Document excerpt:
OZFACE
To examine the impacts of carbon dioxide and climate change
on tropical savannas, an experimental facility (OZFACE)
has been established to:
- determine the impacts of elevated carbon dioxide and altered
climate on tropical savanna ecosystems and the enterprises
they support;
- quantify the potential for vegetation management practices
to offset greenhouse gas emissions;
- incorporate data into improved assessments of the impacts
of climate change to support management and policy decisions.
The study will provide a better understanding of the impact
that climate change will have on savanna ecosystems. This
will allow the industry and government to develop adaptation
strategies and policies.
At the core of the study is a Free-Air Carbon dioxide Enrichment
(FACE) experiment located in a coastal tropical savanna at
Queensland Nickel Pty Ltd's Yabulu refinery site, north-west
of Townsville.
Trends in Climate Change
Human activities have significantly altered the atmosphere
over the last 200 years. The increase in 'greenhouse' gas
concentrations has already led to a warming of the earth (around
0.6°C since 1900) and, as greenhouse gas concentrations
are continuing to increase, the trend of warming will continue
(Houghton JT, Meira Filho LG, Callander BA, Harris N, Kattenberg
A & Maskell K (eds.) 1996 Climate Change 1995: The Science
of Climate Change, University Press, Cambridge).
Almost half of these emissions are buffered by uptake in
the oceans and assimilation into land-based ecosystems. But
the excess emissions accumulate in the atmosphere contributing
to global warming and climate change. Based on current trends,
the earth will warm by 1.4 - 5.8°C this century and there
will be substantial shifts in weather patterns.
Tropical savanna ecosystems will likely be strongly
affected by these changes. There is some understanding
of what the likely impacts will be at the scale of individual
plants (e.g., effects on plant physiology), but we don't yet
know how complex ecosystems, with their many interacting components,
will respond. There are likely to be changes in nutrient cycling,
soil carbon storage, grass production and its nutritive value
as forage, the proportion of woody vs grassy vegetation, and
catchment hydrology.
These will have important implications for the pastoral industry
(the predominant user of savannas), carbon sequestration (and
potential trading of carbon credits) and other aspects of
natural resource management (e.g., management of catchments
draining into the Great Barrier Reef lagoon).
Such changes will produce both opportunities and challenges
for adapting existing land use practices to the altered environments
of the future.

Exercises to complete:
1) Answer from the OZFACE passage:
(a) Where is the FACE experiment located?
(b) By about how much has the earth warmed since 1900?
(c) Which industry is the predominant user of savannas?
2) Please reproduce the OZFACE passage word for word from "The study will" to "of Townsville.".

Entries supplied:

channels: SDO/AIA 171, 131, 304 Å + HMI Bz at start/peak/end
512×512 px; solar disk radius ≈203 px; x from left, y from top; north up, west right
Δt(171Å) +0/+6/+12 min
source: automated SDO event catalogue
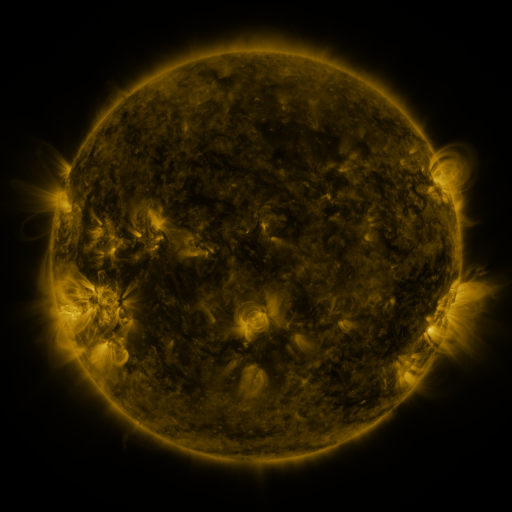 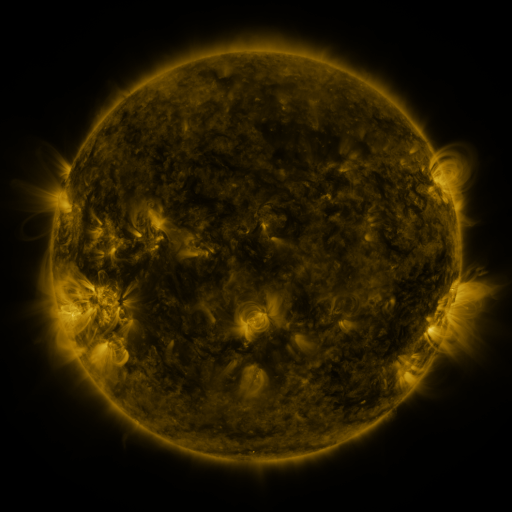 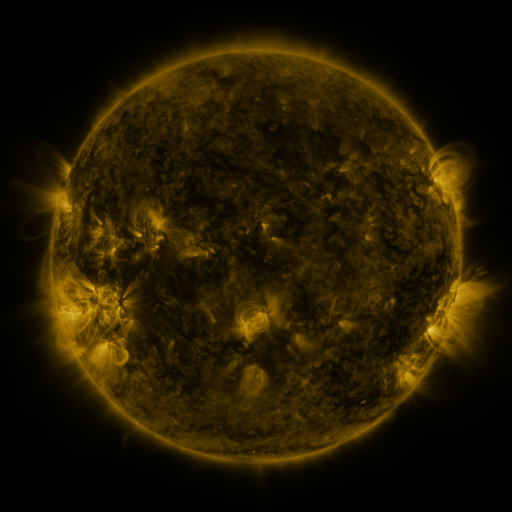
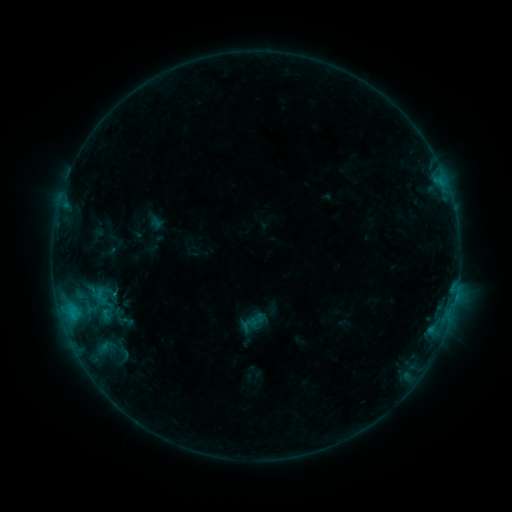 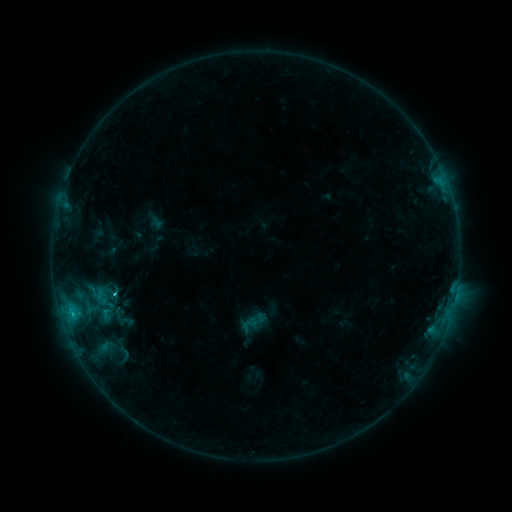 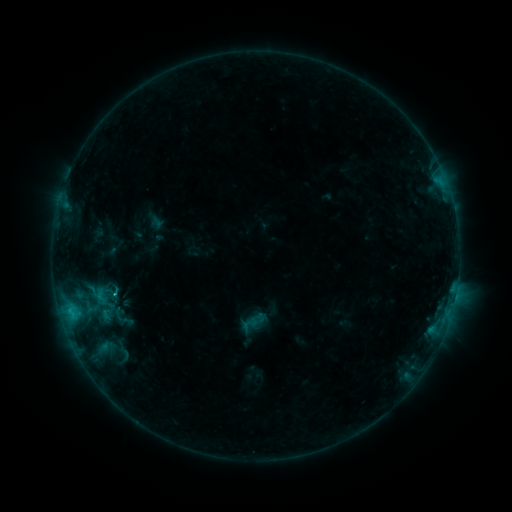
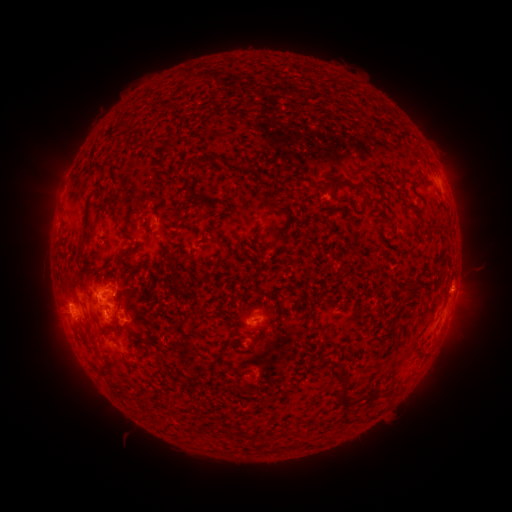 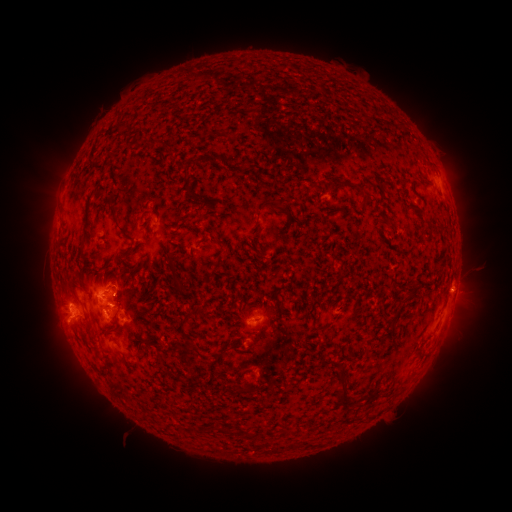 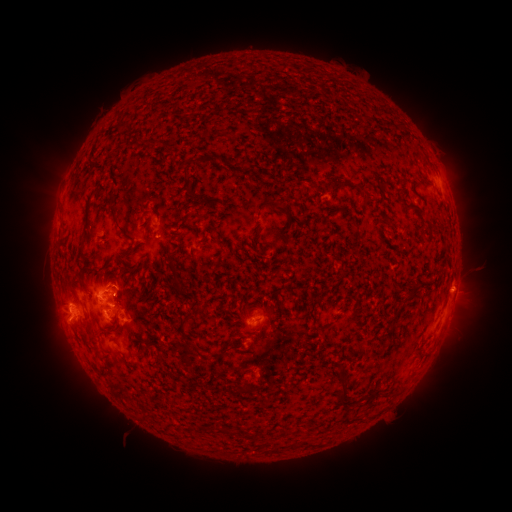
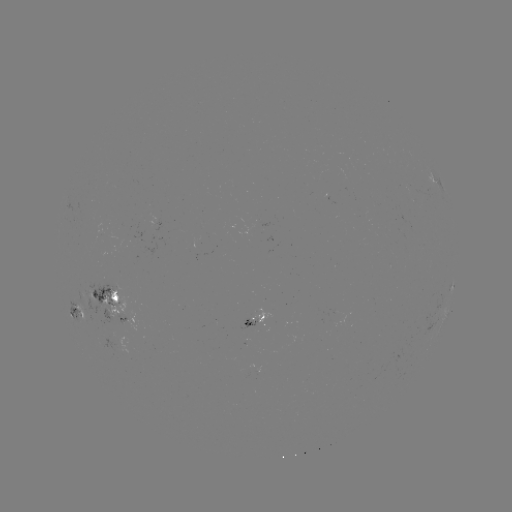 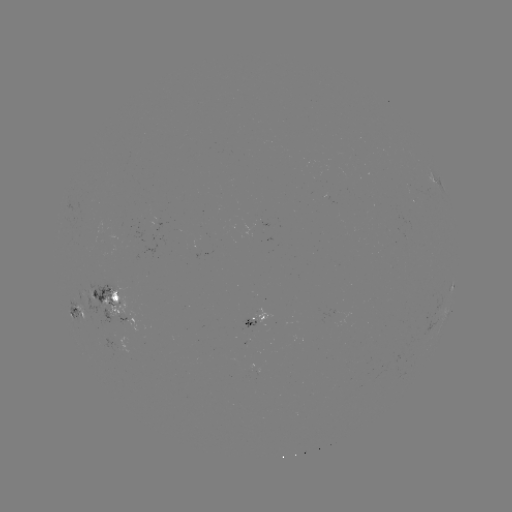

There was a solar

In response:
1)
(a) In a coastal tropical savanna at Queensland Nickel Pty Ltd's Yabulu refinery site, north-west of Townsville.
(b) Around 0.6°C.
(c) The pastoral industry.

2)
The study will provide a better understanding of the impact
that climate change will have on savanna ecosystems. This
will allow the industry and government to develop adaptation
strategies and policies.
At the core of the study is a Free-Air Carbon dioxide Enrichment
(FACE) experiment located in a coastal tropical savanna at
Queensland Nickel Pty Ltd's Yabulu refinery site, north-west
of Townsville.